# Proximal Policy Optimization

### Import the libraries

In [3]:
# Calculations
import numpy as np
from numpy import random, sqrt

# Network libraries
import torch
import torch.nn.functional as F, torch.nn as nn, torch.optim as optim
from torch.distributions import Categorical as Categorical

# Game library
from TicTacToe import initialState, randomState, printState, drawState, move, possibleMoves, possibleMovesMask, isOver, gameScore

### Neural Network

In [18]:
class ActorCritic(nn.Module):

	# Initialize the actor and critic
	def __init__(self):
		
		super(ActorCritic, self).__init__()

		# Actor
		self.actor = nn.Sequential(
			nn.Conv2d(1, 8, 2),
			nn.ReLU(),
			nn.Conv2d(8, 32, 2),
			nn.ReLU(),
			nn.Flatten(),
			nn.Linear(32, 9)
		)

		# Critic
		self.critic = nn.Sequential(
			nn.Conv2d(1, 8, 2),
			nn.ReLU(),
			nn.Conv2d(8, 32, 2),
			nn.ReLU(),
			nn.Linear(32, 1)
		)

	
	# Instead of using a forward function, we will split it into 
	# one action for the actor, and one for the critic
	def forward(self):
		raise NotImplementedError
	

	# Obtain the probabilities of actions and a chosen action
	def act(self, state):
		# Change the state into suitable format
		tensor_state = torch.from_numpy(state.reshape(-1, 1, 3,3)).float()

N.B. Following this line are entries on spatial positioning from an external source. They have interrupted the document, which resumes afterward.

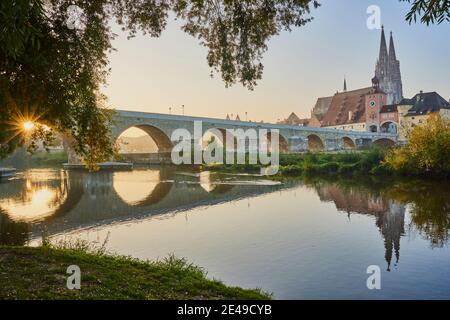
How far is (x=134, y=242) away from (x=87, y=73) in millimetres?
5162

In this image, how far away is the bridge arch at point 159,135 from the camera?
52603mm

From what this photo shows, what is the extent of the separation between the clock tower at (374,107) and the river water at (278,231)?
73559 mm

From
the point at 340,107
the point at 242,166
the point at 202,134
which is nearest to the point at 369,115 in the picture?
the point at 340,107

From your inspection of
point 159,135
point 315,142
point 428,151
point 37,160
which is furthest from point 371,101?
point 37,160

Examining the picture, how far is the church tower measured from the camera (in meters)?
107

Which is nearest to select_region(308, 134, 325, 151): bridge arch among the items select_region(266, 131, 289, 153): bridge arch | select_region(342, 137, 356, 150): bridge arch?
select_region(342, 137, 356, 150): bridge arch

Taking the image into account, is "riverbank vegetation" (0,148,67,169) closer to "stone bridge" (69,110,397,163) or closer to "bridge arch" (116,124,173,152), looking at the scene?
"stone bridge" (69,110,397,163)

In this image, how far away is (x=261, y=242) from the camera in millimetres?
11508

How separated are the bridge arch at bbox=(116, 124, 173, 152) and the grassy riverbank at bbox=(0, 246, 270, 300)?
43508 mm

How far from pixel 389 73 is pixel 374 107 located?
18.0 metres

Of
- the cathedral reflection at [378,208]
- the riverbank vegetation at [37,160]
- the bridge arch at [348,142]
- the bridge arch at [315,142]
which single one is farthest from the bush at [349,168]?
the bridge arch at [348,142]

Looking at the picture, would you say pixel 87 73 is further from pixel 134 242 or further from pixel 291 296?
pixel 291 296

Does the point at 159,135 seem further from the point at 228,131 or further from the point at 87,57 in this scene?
the point at 87,57

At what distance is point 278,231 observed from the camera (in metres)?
13.0
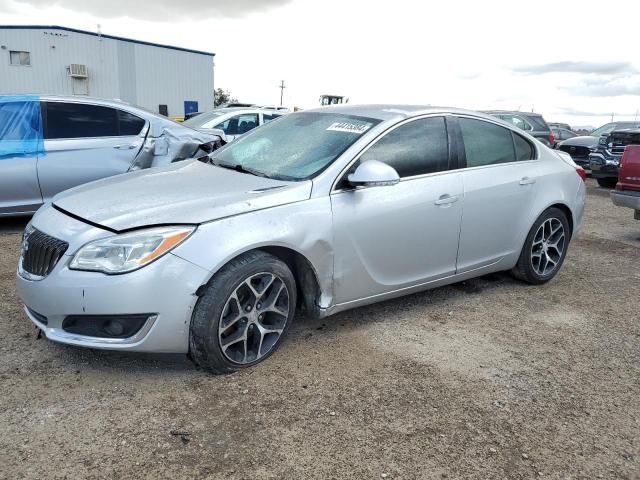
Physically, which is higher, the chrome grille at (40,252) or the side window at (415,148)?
the side window at (415,148)

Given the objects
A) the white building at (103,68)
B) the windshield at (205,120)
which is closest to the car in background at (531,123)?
the windshield at (205,120)

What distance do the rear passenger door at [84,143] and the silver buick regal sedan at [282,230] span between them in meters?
2.56

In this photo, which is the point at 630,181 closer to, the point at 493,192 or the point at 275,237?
the point at 493,192

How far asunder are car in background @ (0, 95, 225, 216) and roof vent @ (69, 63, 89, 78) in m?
23.6

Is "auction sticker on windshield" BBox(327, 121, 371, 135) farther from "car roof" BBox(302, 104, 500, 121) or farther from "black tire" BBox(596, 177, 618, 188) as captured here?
"black tire" BBox(596, 177, 618, 188)

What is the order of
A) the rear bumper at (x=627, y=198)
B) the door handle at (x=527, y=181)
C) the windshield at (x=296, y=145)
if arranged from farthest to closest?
the rear bumper at (x=627, y=198) < the door handle at (x=527, y=181) < the windshield at (x=296, y=145)

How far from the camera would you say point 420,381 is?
123 inches

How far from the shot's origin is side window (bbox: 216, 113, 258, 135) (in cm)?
1008

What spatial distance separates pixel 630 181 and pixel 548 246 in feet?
7.98

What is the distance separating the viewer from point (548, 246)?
4832 millimetres

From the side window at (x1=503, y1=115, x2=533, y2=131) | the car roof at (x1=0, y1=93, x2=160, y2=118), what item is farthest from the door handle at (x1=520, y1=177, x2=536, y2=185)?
the side window at (x1=503, y1=115, x2=533, y2=131)

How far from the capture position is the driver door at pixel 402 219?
3430 mm

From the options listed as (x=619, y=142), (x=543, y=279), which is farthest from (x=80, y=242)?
(x=619, y=142)

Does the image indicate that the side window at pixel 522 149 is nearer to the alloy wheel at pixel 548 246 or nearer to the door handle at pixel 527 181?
the door handle at pixel 527 181
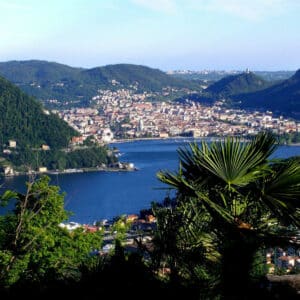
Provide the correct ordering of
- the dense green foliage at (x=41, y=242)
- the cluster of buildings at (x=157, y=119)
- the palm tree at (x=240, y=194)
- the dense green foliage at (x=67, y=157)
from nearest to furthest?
the palm tree at (x=240, y=194) → the dense green foliage at (x=41, y=242) → the dense green foliage at (x=67, y=157) → the cluster of buildings at (x=157, y=119)

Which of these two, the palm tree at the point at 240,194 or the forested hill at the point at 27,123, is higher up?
the palm tree at the point at 240,194

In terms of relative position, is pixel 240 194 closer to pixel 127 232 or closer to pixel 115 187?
pixel 127 232

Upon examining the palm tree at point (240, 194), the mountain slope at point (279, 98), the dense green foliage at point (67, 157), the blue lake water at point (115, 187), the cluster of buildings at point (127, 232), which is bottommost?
the dense green foliage at point (67, 157)

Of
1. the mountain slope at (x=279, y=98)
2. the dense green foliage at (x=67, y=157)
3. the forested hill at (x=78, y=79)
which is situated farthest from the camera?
the forested hill at (x=78, y=79)

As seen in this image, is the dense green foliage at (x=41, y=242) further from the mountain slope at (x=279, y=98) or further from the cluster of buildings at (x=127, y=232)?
the mountain slope at (x=279, y=98)

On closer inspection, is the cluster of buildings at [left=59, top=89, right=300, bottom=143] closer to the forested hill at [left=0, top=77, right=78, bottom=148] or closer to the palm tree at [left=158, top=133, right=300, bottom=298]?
the forested hill at [left=0, top=77, right=78, bottom=148]

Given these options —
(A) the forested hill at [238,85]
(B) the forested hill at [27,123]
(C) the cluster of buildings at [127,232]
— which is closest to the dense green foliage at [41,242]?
(C) the cluster of buildings at [127,232]

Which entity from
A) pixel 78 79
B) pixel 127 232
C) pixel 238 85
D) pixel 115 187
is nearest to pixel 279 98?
pixel 238 85
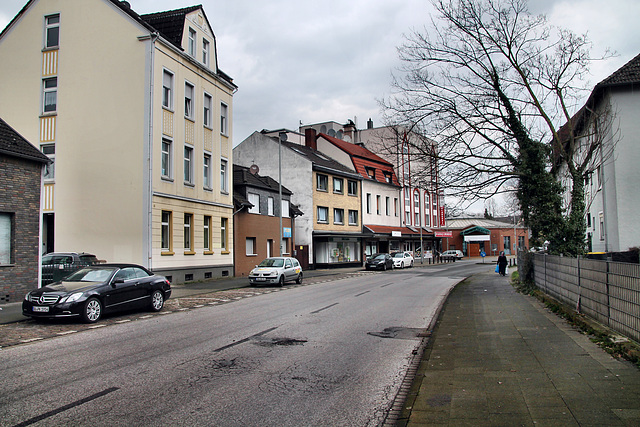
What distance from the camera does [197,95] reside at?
89.8 ft

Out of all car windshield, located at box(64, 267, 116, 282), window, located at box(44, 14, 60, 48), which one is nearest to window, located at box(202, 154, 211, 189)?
window, located at box(44, 14, 60, 48)

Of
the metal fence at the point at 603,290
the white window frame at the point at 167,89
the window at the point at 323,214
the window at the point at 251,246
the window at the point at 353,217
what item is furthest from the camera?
the window at the point at 353,217

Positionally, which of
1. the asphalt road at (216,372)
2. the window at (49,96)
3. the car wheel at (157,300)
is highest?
the window at (49,96)

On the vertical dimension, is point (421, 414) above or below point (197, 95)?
below

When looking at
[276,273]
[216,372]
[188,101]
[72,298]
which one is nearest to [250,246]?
[276,273]

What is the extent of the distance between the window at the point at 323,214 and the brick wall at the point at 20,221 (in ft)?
A: 92.8

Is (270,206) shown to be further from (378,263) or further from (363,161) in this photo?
(363,161)

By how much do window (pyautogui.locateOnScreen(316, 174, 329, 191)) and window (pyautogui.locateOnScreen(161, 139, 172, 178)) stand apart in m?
20.0

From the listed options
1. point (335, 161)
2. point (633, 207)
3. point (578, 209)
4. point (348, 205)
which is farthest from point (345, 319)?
point (335, 161)

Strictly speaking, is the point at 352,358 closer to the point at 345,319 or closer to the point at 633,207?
the point at 345,319

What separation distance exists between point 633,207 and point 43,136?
30813 millimetres

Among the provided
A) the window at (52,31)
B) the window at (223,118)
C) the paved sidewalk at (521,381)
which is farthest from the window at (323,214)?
the paved sidewalk at (521,381)

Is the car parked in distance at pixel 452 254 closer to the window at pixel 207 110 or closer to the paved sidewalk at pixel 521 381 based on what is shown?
the window at pixel 207 110

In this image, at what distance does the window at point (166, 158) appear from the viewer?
2451 centimetres
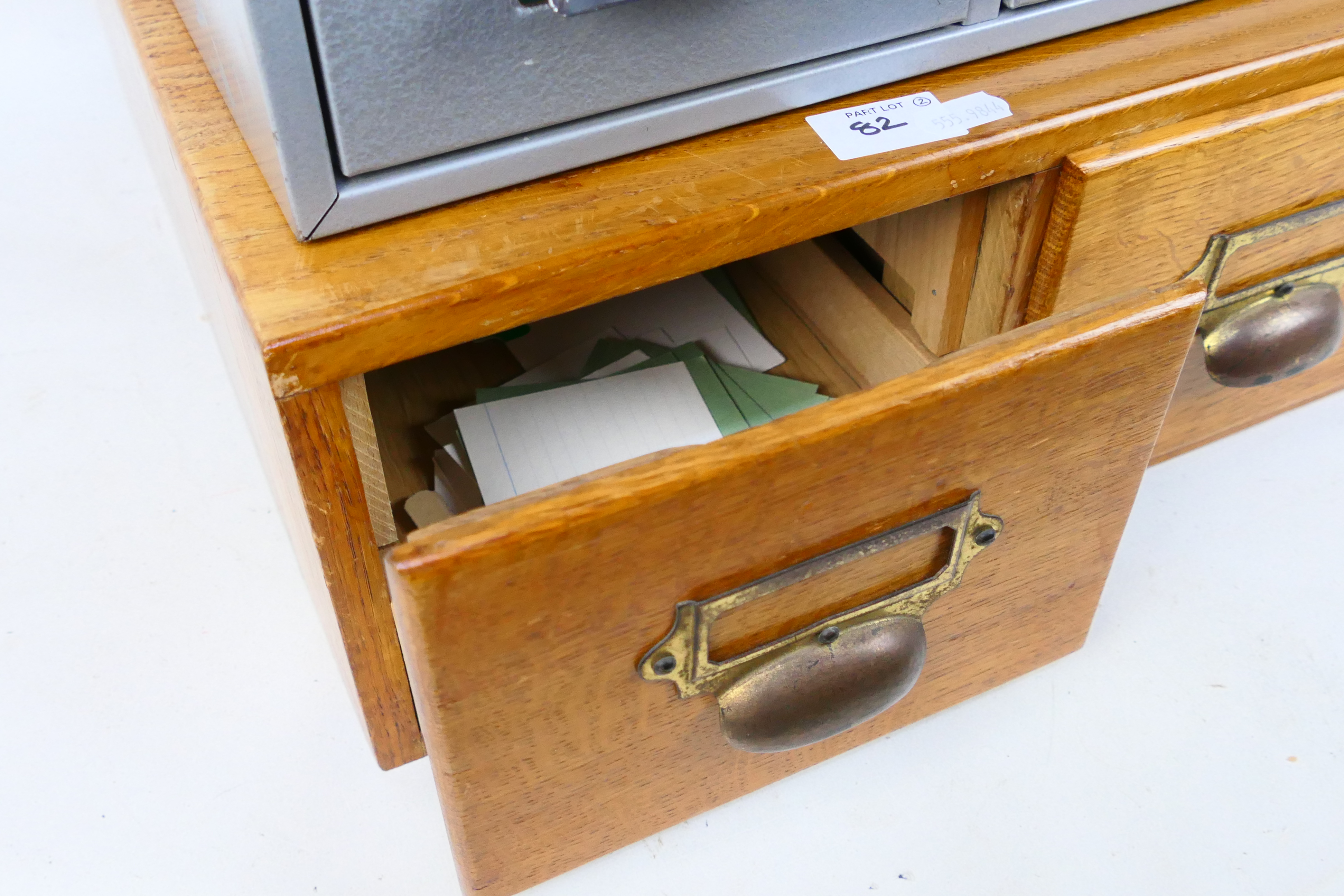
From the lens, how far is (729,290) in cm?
77

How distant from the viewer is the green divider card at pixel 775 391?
25.4 inches

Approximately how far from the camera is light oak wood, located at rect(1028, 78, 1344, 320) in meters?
0.52

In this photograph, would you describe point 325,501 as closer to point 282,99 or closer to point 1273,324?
point 282,99

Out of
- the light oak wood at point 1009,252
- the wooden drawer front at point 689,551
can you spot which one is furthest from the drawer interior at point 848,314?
the wooden drawer front at point 689,551

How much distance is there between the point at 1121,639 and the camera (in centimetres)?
66

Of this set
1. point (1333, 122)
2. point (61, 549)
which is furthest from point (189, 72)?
point (1333, 122)

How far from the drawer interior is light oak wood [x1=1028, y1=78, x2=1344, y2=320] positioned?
0.02 metres

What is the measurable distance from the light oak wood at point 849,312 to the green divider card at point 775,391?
0.13ft

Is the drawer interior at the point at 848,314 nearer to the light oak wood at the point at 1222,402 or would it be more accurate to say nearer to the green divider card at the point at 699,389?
the green divider card at the point at 699,389

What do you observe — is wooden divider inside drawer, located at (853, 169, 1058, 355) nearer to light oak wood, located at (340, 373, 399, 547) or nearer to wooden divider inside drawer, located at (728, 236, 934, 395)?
wooden divider inside drawer, located at (728, 236, 934, 395)

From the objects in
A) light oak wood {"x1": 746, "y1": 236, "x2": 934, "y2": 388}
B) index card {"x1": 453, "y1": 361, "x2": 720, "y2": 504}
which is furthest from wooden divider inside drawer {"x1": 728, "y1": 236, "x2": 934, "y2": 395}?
index card {"x1": 453, "y1": 361, "x2": 720, "y2": 504}

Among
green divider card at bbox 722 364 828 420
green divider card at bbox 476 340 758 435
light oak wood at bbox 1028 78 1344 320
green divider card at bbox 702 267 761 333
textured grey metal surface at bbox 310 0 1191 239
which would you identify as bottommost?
green divider card at bbox 702 267 761 333

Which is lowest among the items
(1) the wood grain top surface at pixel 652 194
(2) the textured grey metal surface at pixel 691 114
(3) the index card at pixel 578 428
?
(3) the index card at pixel 578 428

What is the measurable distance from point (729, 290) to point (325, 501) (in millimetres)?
392
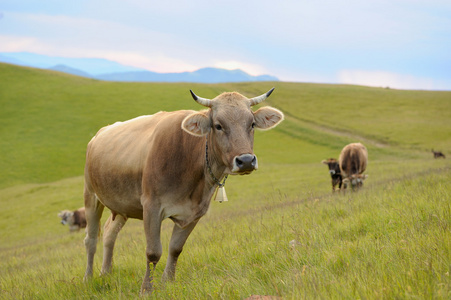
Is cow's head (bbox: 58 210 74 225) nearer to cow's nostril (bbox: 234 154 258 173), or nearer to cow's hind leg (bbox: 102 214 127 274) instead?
cow's hind leg (bbox: 102 214 127 274)

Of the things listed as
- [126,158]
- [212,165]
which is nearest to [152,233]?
[212,165]

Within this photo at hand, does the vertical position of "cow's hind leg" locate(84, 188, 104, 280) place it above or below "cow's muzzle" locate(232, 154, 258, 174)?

		# Calculate the initial output of the actor
		probs = self.actor(tensor_state)
		
		# Apply the invalid action masking
		probs = torch.where(possibleMovesMask(state, 1), probs, torch.tensor([-1e8]*9))

		# Apply the softmax function to obtain probabilities
		probs = nn.Softmax(dim=-1)(probs)

		# Create a distribution
		dist = Categorical(probs)

		# Pick an action using the generated distribution
		action = dist.sample()

		# Evaluate the log_prob of the chosen action
		log_prob = dist.log_prob(action)

		# Return the action and the log_probabilties
		return action.detach(), log_prob.detach()


	# 

In [19]:
myNet = ActorCritic()

state = randomState()

myNet.act(state)

(tensor([4]), tensor([-2.1596]))